Looking at microservices, almost all cloud natives contain the definition of microservices. Corresponding to microservice is the single application, microservice has a theoretical basis -- Conway's Law, guide how to dismantle the service. But anything that can be called a law, the text looks very simple, can really grasp its essence or thorough understanding of it is very difficult, sometimes the micro service is not good, but it is a disaster. How well a microservice can be dismantled is really limited by the architect's understanding of the business scenario and macro abstraction.
Containerization refers to the use of open source technology stack, which generally means that K8S and Docker are containerized. Based on micro-service architecture, the flexibility and expansibility of the entire system are improved.
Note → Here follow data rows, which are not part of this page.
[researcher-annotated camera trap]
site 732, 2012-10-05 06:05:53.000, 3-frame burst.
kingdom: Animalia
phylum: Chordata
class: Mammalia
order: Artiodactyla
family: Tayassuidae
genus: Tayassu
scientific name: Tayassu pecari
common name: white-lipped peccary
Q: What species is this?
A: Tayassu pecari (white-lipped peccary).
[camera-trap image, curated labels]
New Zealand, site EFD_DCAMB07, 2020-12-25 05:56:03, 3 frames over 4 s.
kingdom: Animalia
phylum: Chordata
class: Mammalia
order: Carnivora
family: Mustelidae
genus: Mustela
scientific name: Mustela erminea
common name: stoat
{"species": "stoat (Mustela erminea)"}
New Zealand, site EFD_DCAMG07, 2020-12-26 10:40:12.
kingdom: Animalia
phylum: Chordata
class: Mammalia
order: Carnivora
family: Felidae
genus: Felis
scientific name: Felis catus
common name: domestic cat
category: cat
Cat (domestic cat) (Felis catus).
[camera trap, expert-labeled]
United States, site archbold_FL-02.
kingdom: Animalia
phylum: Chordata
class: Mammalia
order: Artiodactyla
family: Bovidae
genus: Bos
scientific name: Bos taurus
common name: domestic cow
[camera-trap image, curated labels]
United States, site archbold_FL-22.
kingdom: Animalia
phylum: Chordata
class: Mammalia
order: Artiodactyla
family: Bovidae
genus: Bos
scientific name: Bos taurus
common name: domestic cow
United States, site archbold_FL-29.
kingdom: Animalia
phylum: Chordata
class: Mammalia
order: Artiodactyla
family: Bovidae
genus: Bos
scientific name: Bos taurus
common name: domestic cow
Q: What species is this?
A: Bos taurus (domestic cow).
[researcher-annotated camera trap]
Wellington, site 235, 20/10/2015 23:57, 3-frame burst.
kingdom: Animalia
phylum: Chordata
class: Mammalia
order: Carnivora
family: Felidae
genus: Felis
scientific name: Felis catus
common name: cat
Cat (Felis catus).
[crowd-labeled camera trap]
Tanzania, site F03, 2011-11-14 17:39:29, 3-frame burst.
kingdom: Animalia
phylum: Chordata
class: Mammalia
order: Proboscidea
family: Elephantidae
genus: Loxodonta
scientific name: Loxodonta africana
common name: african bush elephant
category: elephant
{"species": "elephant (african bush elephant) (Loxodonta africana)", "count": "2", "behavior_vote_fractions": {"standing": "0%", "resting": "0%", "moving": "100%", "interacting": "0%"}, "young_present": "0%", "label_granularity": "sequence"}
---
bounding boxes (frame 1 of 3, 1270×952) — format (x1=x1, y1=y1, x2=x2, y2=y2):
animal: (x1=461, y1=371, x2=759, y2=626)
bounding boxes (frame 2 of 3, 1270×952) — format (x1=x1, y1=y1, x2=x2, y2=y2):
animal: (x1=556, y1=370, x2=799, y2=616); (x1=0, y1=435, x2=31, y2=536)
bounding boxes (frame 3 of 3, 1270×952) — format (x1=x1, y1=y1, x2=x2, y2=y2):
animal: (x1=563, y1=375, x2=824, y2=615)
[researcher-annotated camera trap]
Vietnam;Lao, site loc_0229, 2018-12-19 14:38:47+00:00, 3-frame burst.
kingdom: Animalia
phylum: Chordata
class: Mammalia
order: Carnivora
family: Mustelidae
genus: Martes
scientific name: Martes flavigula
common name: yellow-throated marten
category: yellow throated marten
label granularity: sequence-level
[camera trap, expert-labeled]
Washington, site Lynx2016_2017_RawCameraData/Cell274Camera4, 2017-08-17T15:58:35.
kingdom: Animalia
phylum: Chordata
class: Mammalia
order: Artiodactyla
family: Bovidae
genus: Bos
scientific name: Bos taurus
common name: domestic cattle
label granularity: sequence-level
With the help of agile methods and DevOps, continuous iteration is supported.
So if you put these four factors together, cloud native is really about two words: cost and efficiency, that is, the industrialization of the entire software development.
2. Cloud native definition of big data
Based on the discussion above, cloud native is about making full use of the cloud computing software delivery model to build and run applications in the process of turning source code into a product, so as to industrialize the entire software production, thereby reducing costs and increasing efficiency.
How to deduce the cloud native of big data according to this principle? "Big data" is also a hot word at present. I personally understand that big data is actually the analysis and processing technology of super-large data sets. There are two official definitions of big data: First, McKinsey believes that the scale of index data exceeds the data set acquired, managed, stored and analyzed by conventional database tools, but it also emphasizes that big data is not data exceeding a certain size. Second, IDC believes that big data has four characteristics: large data scale; Fast data flow; Type; Low value density.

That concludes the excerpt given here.